Concern Worldwide co-founder dies after long illness

Kay O’Loughlin Kennedy set up humanitarian agency with her husband in 1968

Kay O'Loughlin Kennedy who, with her husband John, co-founded the international humanitarian agency Concern Worldwide, has died after a long illness.

Recently she had been cared for by the Carmelite Sisters for the Aged and Infirm at Our Lady's Manor in Dalkey, Co Dublin.

In December 1967, she and John called a meeting in their home on Dublin's Northumberland Road to hear Holy Ghost priest Fr Raymond Kennedy, who had recently returned from Nigeria and a brother of John's, give a harrowing account of the brutal civil war there as the province of Biafra sought to secede.

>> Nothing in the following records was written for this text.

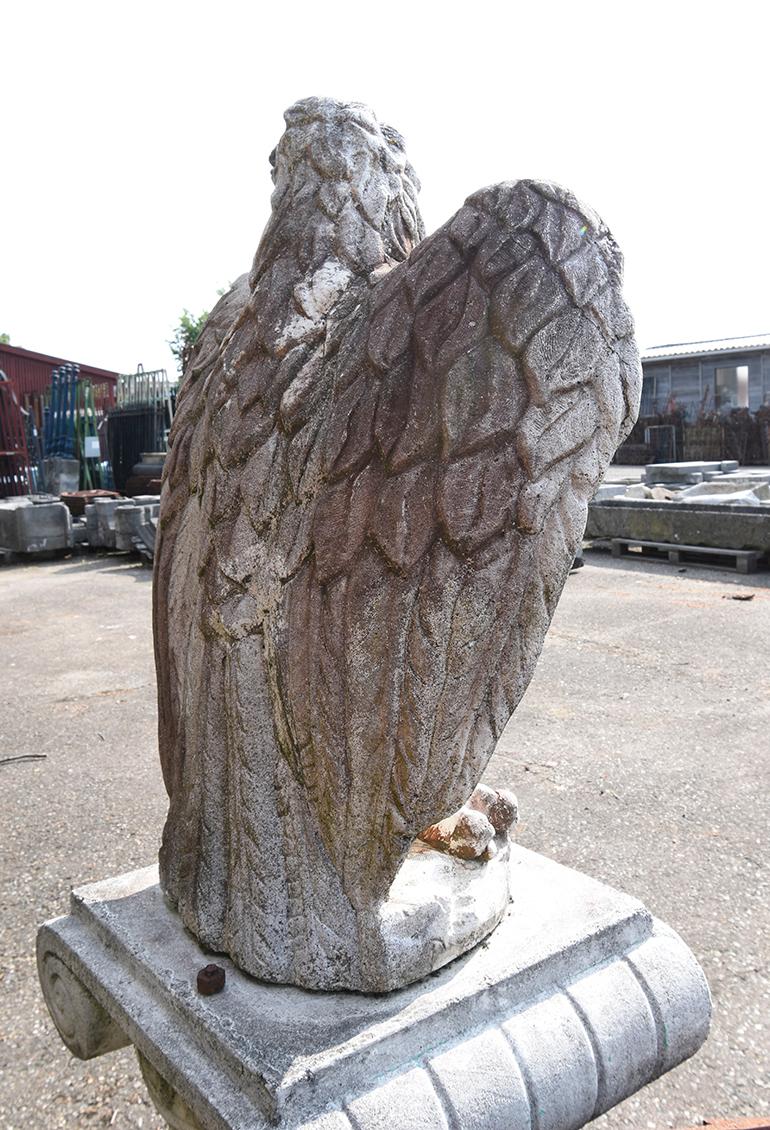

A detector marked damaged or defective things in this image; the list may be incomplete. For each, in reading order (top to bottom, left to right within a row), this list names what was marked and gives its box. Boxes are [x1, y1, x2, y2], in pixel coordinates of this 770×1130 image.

rusty bolt [195, 962, 225, 998]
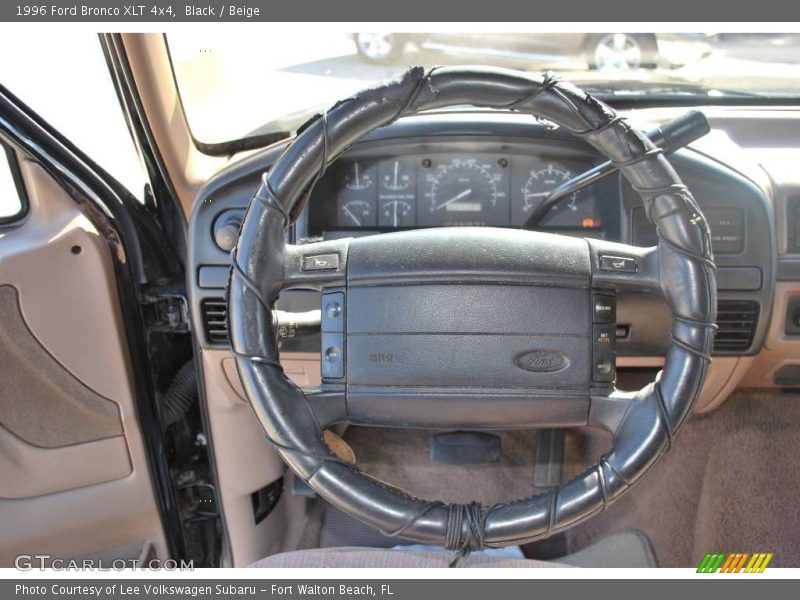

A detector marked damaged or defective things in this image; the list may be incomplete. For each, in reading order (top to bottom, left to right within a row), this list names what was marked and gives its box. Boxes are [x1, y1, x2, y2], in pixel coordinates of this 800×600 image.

cracked leather steering wheel [227, 67, 720, 552]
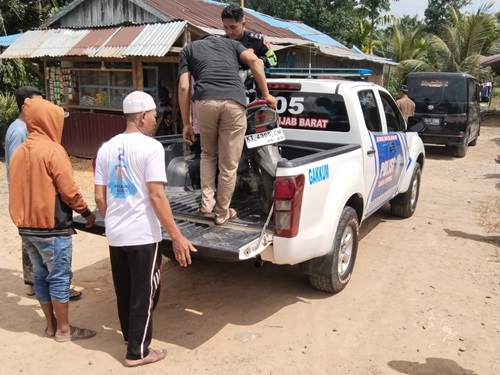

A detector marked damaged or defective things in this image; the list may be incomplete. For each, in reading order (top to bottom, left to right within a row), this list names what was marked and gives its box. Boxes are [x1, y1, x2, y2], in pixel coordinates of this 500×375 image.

rusty metal roof sheet [0, 21, 188, 59]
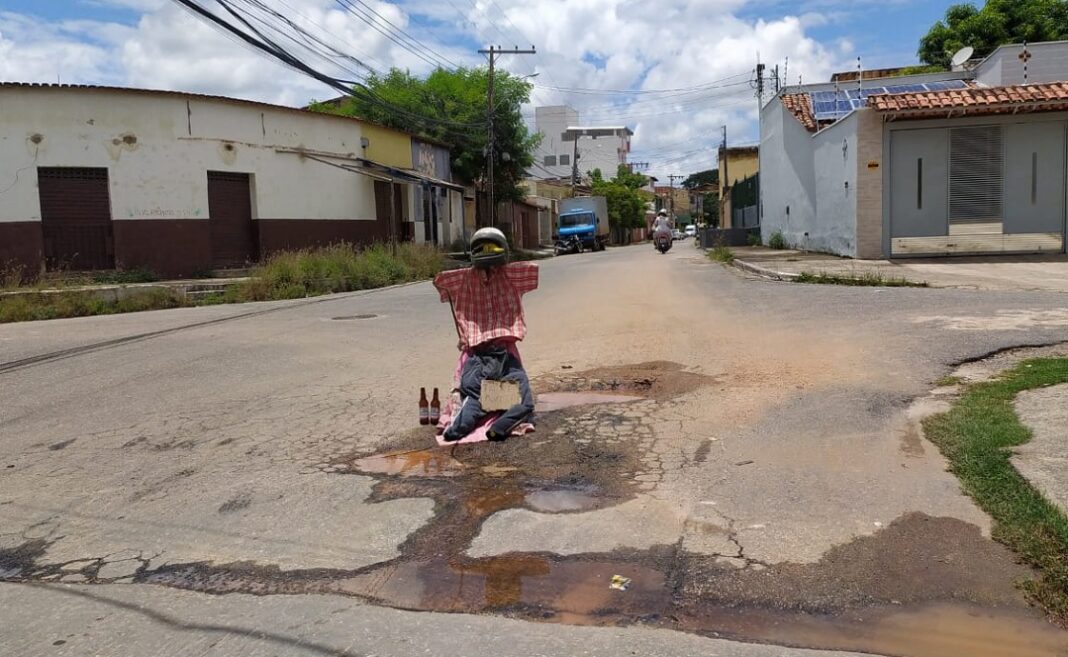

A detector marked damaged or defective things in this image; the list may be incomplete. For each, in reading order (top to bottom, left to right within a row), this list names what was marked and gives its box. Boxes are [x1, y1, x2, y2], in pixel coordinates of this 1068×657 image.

cracked pavement [2, 245, 1068, 653]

Nigeria was attempting to starve Biafra into submission. Those present at that Dublin meeting agreed to set up an agency to help feed the Biafrans and to call themselves Africa Concern, later Concern Worldwide. Their immediate aim was to raise funds for a mercy flight with supplies for Biafra's starving children.


Africa Concern was formally set up in March 1968. From the beginning it was multidenominational, involving a Methodist minister and a Freemason, as well as trade unionists. By the end of 1968, £3.5 million had been raised for Biafra, equivalent to €64 million today.

The agency now employs more than 3,200 people in 27 of the world’s poorest countries.

Ms O'Loughlin Kennedy, née Banahan, died on Sunday last and is survived by John, their son Paul and daughter-in-law Alva, their children, as well as her brother Pat Banahan.

Her remains will repose in the chapel at Our Lady's Manor from 4.30pm tomorrow (Wed), with prayers at 6.30pm. The funeral Mass on Thursday will be at 11am in Blackrock's Church of St John the Baptist, followed by interment in Deans Grange cemetery.